For his first job, Lund was appointed a répétiteur at Theater Bremen in 1880. At that same theatre he was promoted to first chorus master in 1881, and then assistant conductor in 1882. In 1883 he was obtained the post of conductor of the Stettin Stadttheater.

==Career in the United States==
Lund was hired as an assistant conductor at the Metropolitan Opera ("Met") in New York City for its 1884-1885 season. Leopold Damrosch recruited Lund during his visit to Europe in 1884 with the intent of utilizing Lund as the Met's chorusmaster. Lund made his first appearance at the Met as an accompanist in a concert given at the Metropolitan Opera House on January 25, 1885. Damrosch died unexpectedly the following month and Lund took over his conducting duties. He conducted several operas at the Met in 1885; among them Der Freischütz, Tannhäuser, and La Juive. His final appearance with the Metropolitan Opera was conducting a performance of Die Walküre on tour to Boston on April 16, 1885 with a cast led by Amalie Materna as Brünnhilde, Anton Schott as Siegmund, and Anna Slach as Sieglinde.

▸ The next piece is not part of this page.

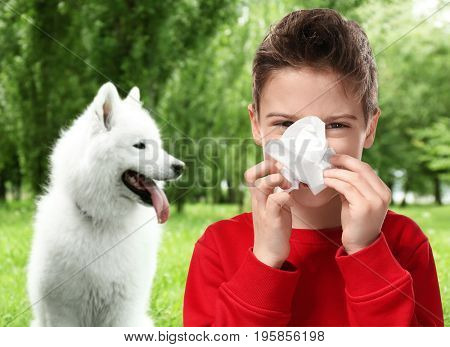 Little boy with tissue and pet on background. Concept of allergies to dogs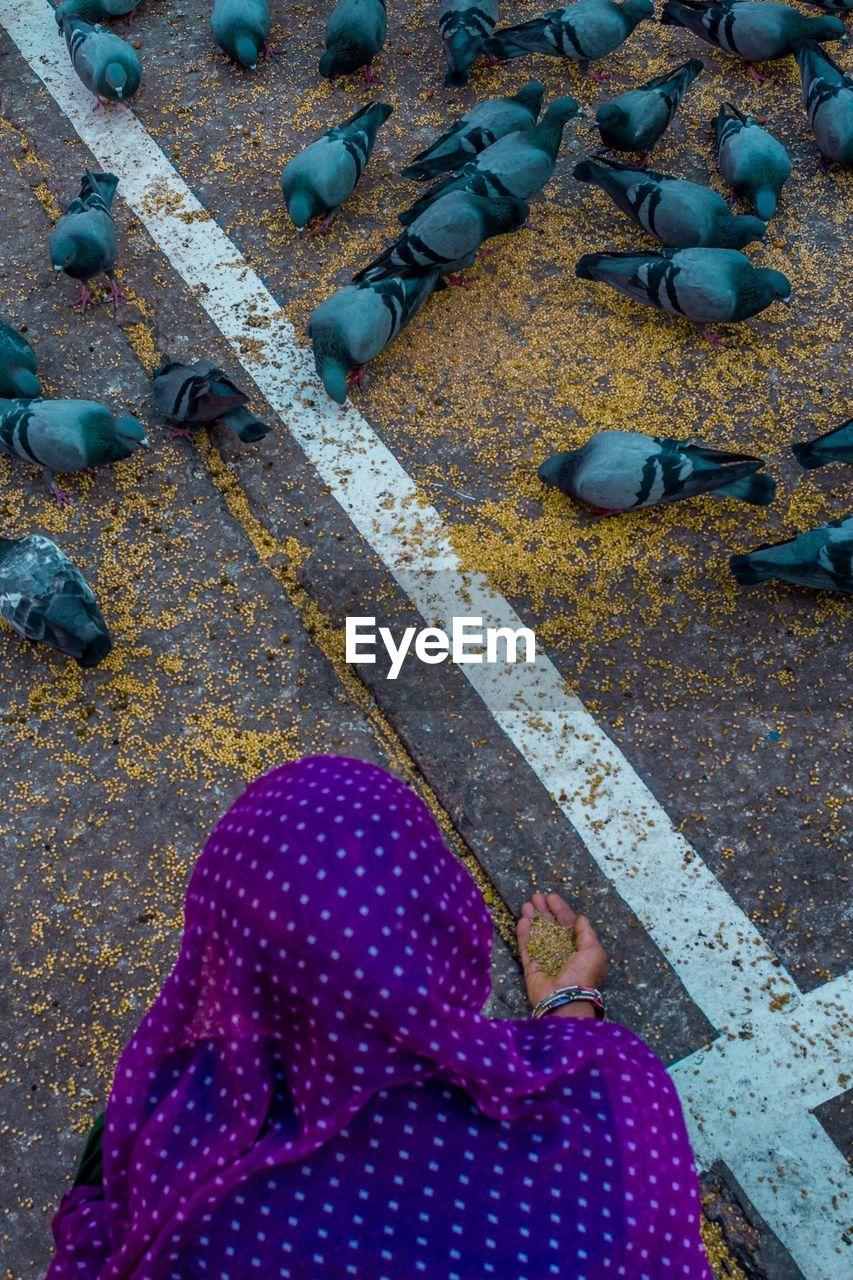 High angle view of woman feeding pigeons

In 1885 Lund was appointed conductor of the Thalia Theatre in New York City which was at that time occupied by German opera company.

In 1887 Lund was appointed conductor of the Buffalo Symphony Orchestra (also known as Buffalo Orchestral Association; and no relation to the present orchestra of that name). It was Buffalo's first professional orchestra which he conducted for nine years. Under his tenure he made the orchestra into one of the first mixed-gendered professional symphonies in the United States when he appointed Nora Clench to the violin section in the 1890s. He concurrently served as music director of the Orpheus Men's Choir in Buffalo; remaining as leader of both ensembles through 1903.

While in Buffalo, Lund married his first wife Ida Zeller in 1888. They had one son together. In 1901 he served as conductor of the Pan-American Orchestra; the official orchestra of the Pan-American Exposition.

In 1903 composer Victor Herbert lured Lund away from Buffalo to work for his as a conductor for his operettas. He worked closely with Herbert from 1903-1914; conducting eight of his stage works during that time. The first of these was Babette which premiered at the Broadway Theatre on November 16, 1903 and ran there until January 9, 1904. Other Herbert operettas he conducted on Broadway included Mlle. Modiste (1905-1906) and The Prima Donna (1908-1909).

After his first wife's death, Lund married his second wife, Thekla Carlson, in New York City in 1909. After 1914 he was once again in Buffalo working as conductor of the Orpheus Men's Choir. He was music director of the Delaware Avenue Baptist Church in that city, and continued to work as an orchestra conductor. He resided in a home at 273 Richmond Ave, and was a member of the Buffalo Press Club among other organizations.

As a composer Lund wrote music for both choirs and orchestras. He also wrote art songs, pieces for solo piano, and mixed quartets.

Lund died in Buffalo, New York on February 1, 1925.